start Supplied passage

# Who is the killer? Amano or Guppy?



## Atom (Apr 21, 2010)

Who done it?!

To my horror I just saw one of my cherry shrimp dead in the mouth of my male guppy! This one guppy has lived with the cherry shrimp for months and he has never attacked a shrimp. I've only seen him stare at them.

Yesterday I added some Amano shrimp to the tank and these things are almost double the size of my Cherries and about the size of the guppy. I noticed that one in particular has red poo inside his body instead of the dark brown that it was yesterday. Was he snacking on a cherry earlier and the guppy just happen to steal it away from him? Do Amanos attack other shrimp?

Who do you think did it? 

P.s. I also did a water change today, a slightly bigger one that usual, but not by much. Maybe the shrimp died of old age or shock? I'm thinking of moving the amanos now.

Update: One of the amanos has stolen the cherry from the guppy and hacking away at it. It is the same one with the red poo inside him.


----------



## SeaHorse_Fanatic (Apr 22, 2010)

Shrimp are opportunistic feeders I have found. I've seen my big Amanos in the past chowing down on my smaller CRS and cherry shrimp.


----------



## neven (May 15, 2010)

some here claim that amanos eat cherries, if they do, the rate in which they do will be much less than the colony reproducing. Guppies though, its fish to fish, as is tetras when it comes to dwarf shrimps. Often times they will coexist, but the colony wont grow. I remember i threw in some adult cherry shrimp in my 29 gallon since i was tearing down their old home, right away a phantom tetra swoops out and chomps on one


----------



## Atom (Apr 21, 2010)

SeaHorse_Fanatic said:


> Shrimp are opportunistic feeders I have found. I've seen my big Amanos in the past chowing down on my smaller CRS and cherry shrimp.


Were they already dead?

Gah...now I need another tank for my Amanos. For some reason they creep me out too.


----------



## neven (May 15, 2010)

they are only creepy when berried


----------



## Atom (Apr 21, 2010)

neven said:


> they are only creepy when berried


I don't know about that. For me it's the large size and those legs. Also I can see their innards and the remains of my cherry passing through them! Creepy.


----------



## gklaw (May 31, 2010)

From the perspective of a fish, I believe: 

"Fish are friends until I am hungry when food are anything small and weak enough for me to catch and fit inside my mouth."

That's why I quit cichild after a few weeks when I saw juvies running for their dear lives and small cichlid flapping around stuck inside the mouth of a larger cichlid - he was spat out the next morning. That creeped me out 

Sorry for you loss.

end Supplied passage

_Short task 1_
Transcribe the part of the shrimp forum thread that begins at the words "Yesterday I added" and stops after "(Apr 22, 2010)".
The forum thread and the records come from unrelated sources.

start Data in this exercise

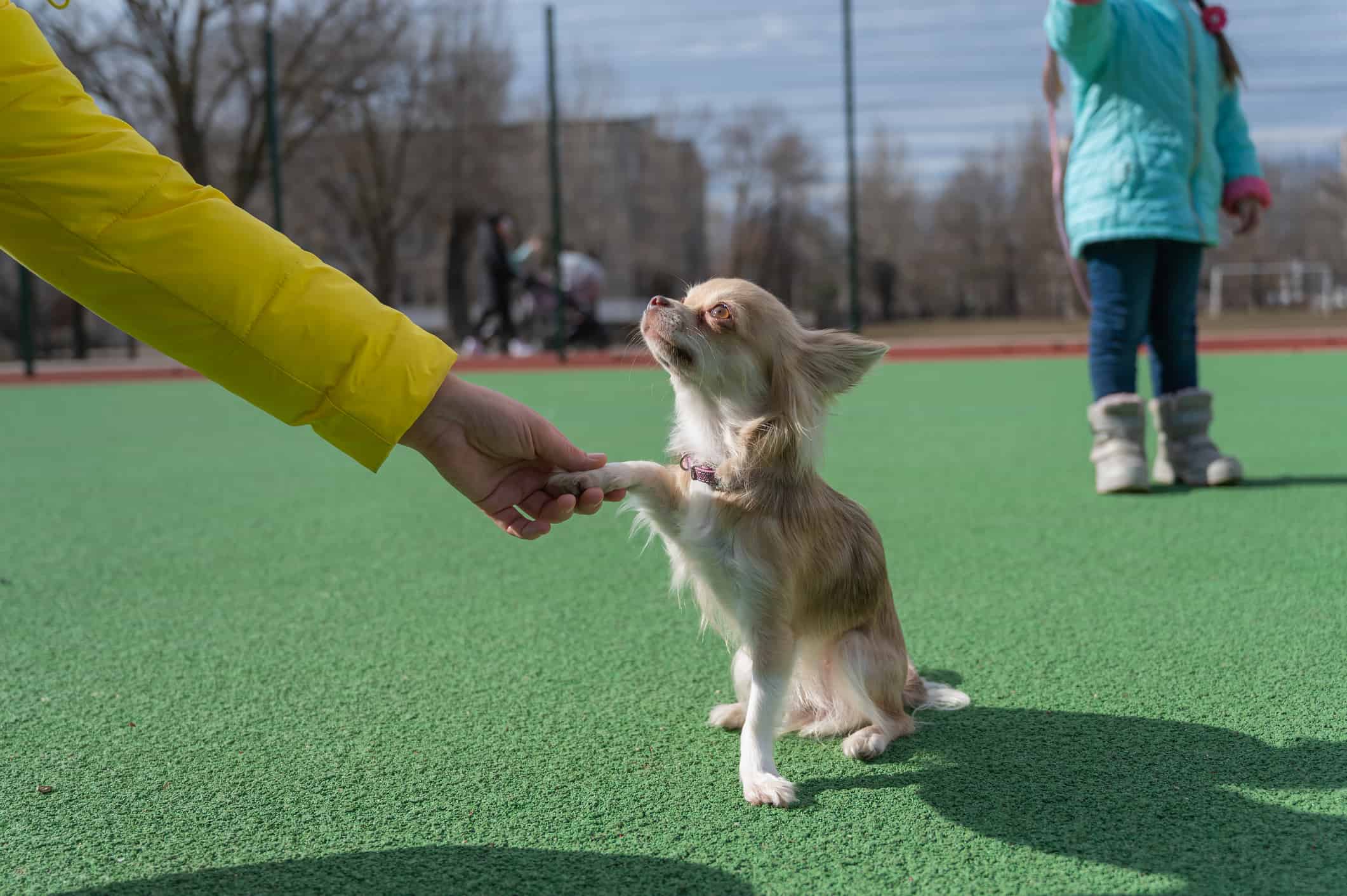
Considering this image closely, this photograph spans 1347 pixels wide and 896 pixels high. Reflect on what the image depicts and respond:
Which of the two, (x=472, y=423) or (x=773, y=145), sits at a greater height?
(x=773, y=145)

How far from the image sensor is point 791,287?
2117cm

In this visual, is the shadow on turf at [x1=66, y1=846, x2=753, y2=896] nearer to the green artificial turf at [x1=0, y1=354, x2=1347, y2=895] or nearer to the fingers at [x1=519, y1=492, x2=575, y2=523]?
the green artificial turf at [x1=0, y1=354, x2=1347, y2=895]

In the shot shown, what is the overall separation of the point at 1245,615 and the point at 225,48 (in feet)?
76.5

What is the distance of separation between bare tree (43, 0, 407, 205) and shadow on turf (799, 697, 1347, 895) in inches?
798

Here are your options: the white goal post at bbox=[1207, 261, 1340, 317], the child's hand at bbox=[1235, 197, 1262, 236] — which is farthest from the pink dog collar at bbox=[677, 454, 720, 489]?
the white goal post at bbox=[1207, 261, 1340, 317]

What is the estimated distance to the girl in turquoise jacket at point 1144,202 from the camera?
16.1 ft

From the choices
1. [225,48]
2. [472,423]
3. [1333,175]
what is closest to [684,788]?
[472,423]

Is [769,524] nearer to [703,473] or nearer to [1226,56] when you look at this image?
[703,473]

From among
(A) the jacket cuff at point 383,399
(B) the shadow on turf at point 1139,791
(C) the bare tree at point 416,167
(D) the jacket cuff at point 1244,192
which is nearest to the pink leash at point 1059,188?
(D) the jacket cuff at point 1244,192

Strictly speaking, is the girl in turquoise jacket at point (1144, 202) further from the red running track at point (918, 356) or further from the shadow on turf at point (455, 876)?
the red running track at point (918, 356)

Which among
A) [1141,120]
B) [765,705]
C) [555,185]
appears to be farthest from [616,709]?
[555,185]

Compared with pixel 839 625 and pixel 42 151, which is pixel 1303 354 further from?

end Data in this exercise

_Short task 2_
Format the lines of all the records as a Markdown table with the columns Row and Line, numbering each row and skipping blank lines. Leave the pictures out of the table.

_Worked solution 1_
Yesterday I added some Amano shrimp to the tank and these things are almost double the size of my Cherries and about the size of the guppy. I noticed that one in particular has red poo inside his body instead of the dark brown that it was yesterday. Was he snacking on a cherry earlier and the guppy just happen to steal it away from him? Do Amanos attack other shrimp?

Who do you think did it? 

P.s. I also did a water change today, a slightly bigger one that usual, but not by much. Maybe the shrimp died of old age or shock? I'm thinking of moving the amanos now.

Update: One of the amanos has stolen the cherry from the guppy and hacking away at it. It is the same one with the red poo inside him.


----------



## SeaHorse_Fanatic (Apr 22, 2010)

_Worked solution 2_
| Row | Line |
|---|---|
| 1 | Considering this image closely, this photograph spans 1347 pixels wide and 896 pixels high. Reflect on what the image depicts and respond: |
| 2 | Which of the two, (x=472, y=423) or (x=773, y=145), sits at a greater height? |
| 3 | (x=773, y=145) |
| 4 | How far from the image sensor is point 791,287? |
| 5 | 2117cm |
| 6 | In this visual, is the shadow on turf at [x1=66, y1=846, x2=753, y2=896] nearer to the green artificial turf at [x1=0, y1=354, x2=1347, y2=895] or nearer to the fingers at [x1=519, y1=492, x2=575, y2=523]? |
| 7 | the green artificial turf at [x1=0, y1=354, x2=1347, y2=895] |
| 8 | In the shot shown, what is the overall separation of the point at 1245,615 and the point at 225,48 (in feet)? |
| 9 | 76.5 |
| 10 | What is the distance of separation between bare tree (43, 0, 407, 205) and shadow on turf (799, 697, 1347, 895) in inches? |
| 11 | 798 |
| 12 | Here are your options: the white goal post at bbox=[1207, 261, 1340, 317], the child's hand at bbox=[1235, 197, 1262, 236] — which is farthest from the pink dog collar at bbox=[677, 454, 720, 489]? |
| 13 | the white goal post at bbox=[1207, 261, 1340, 317] |
| 14 | What is the estimated distance to the girl in turquoise jacket at point 1144,202 from the camera? |
| 15 | 16.1 ft |
| 16 | From the choices |
| 17 | 1. [225,48] |
| 18 | 2. [472,423] |
| 19 | 3. [1333,175] |
| 20 | what is closest to [684,788]? |
| 21 | [472,423] |
| 22 | Is [769,524] nearer to [703,473] or nearer to [1226,56] when you look at this image? |
| 23 | [703,473] |
| 24 | From among |
| 25 | (A) the jacket cuff at point 383,399 |
| 26 | (B) the shadow on turf at point 1139,791 |
| 27 | (C) the bare tree at point 416,167 |
| 28 | (D) the jacket cuff at point 1244,192 |
| 29 | which is nearest to the pink leash at point 1059,188? |
| 30 | (D) the jacket cuff at point 1244,192 |
| 31 | Strictly speaking, is the girl in turquoise jacket at point (1144, 202) further from the red running track at point (918, 356) or further from the shadow on turf at point (455, 876)? |
| 32 | the red running track at point (918, 356) |
| 33 | Which among |
| 34 | A) [1141,120] |
| 35 | B) [765,705] |
| 36 | C) [555,185] |
| 37 | appears to be farthest from [616,709]? |
| 38 | [555,185] |
| 39 | Compared with pixel 839 625 and pixel 42 151, which is pixel 1303 354 further from? |